▸ **Written exercise**: Repeat word for word every line of the listing below, from the line with "With respect to" up to and including the last line of the listing.

▸ **Information shown**:
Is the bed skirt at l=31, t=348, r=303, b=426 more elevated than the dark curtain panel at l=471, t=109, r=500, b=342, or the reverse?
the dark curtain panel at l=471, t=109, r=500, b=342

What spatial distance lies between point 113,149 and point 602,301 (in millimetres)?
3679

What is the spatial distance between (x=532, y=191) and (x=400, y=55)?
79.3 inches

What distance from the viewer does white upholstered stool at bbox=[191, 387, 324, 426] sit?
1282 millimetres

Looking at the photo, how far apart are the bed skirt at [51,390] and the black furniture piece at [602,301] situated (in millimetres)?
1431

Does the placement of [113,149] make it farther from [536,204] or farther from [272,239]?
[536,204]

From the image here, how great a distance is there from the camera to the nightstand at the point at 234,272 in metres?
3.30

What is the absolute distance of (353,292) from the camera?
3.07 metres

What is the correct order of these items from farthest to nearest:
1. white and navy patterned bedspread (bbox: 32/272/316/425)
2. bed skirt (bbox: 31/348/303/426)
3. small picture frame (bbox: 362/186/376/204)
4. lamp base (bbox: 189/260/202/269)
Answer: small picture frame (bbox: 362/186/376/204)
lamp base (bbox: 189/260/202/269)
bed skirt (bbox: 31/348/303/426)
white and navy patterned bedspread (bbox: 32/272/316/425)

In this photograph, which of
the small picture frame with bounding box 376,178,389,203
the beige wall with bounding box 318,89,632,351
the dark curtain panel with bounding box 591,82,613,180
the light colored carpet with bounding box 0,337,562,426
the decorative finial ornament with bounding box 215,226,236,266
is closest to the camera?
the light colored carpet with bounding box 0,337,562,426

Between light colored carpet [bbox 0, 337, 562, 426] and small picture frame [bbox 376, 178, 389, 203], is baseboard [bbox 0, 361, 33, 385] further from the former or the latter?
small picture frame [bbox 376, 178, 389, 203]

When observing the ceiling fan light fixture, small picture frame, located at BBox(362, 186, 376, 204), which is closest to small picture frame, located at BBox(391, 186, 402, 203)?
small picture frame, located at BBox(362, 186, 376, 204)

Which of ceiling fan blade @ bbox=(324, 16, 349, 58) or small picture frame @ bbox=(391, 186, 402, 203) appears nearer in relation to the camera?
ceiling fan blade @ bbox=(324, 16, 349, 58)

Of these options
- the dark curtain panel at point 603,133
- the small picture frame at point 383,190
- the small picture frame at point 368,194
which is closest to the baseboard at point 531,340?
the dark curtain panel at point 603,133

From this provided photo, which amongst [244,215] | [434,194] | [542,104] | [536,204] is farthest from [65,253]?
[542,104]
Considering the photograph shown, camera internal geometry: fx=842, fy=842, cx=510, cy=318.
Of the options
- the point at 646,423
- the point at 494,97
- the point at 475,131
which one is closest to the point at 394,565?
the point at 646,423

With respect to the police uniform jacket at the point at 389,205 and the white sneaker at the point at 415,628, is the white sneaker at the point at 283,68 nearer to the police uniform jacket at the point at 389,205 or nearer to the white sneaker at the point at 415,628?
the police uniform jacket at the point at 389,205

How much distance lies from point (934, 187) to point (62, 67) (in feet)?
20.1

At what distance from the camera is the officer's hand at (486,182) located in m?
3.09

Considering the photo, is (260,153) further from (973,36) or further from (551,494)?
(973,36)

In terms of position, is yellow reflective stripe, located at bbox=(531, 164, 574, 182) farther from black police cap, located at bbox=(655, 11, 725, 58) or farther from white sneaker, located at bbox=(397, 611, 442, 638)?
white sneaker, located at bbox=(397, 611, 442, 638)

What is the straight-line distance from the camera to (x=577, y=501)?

▸ **Response for this exercise**:
With respect to the police uniform jacket at the point at 389,205 and the white sneaker at the point at 415,628, is the white sneaker at the point at 283,68 nearer to the police uniform jacket at the point at 389,205 or nearer to the white sneaker at the point at 415,628?
the police uniform jacket at the point at 389,205

How much distance lies from point (934, 187) to point (62, 67) (in feet)?
20.1

At what distance from the camera is the officer's hand at (486,182) located in m?
3.09

Considering the photo, is (260,153) further from (973,36) or further from (551,494)?
(973,36)

In terms of position, is yellow reflective stripe, located at bbox=(531, 164, 574, 182) farther from black police cap, located at bbox=(655, 11, 725, 58) or farther from white sneaker, located at bbox=(397, 611, 442, 638)?
white sneaker, located at bbox=(397, 611, 442, 638)

What is the straight-line distance from the camera to (x=577, y=501)?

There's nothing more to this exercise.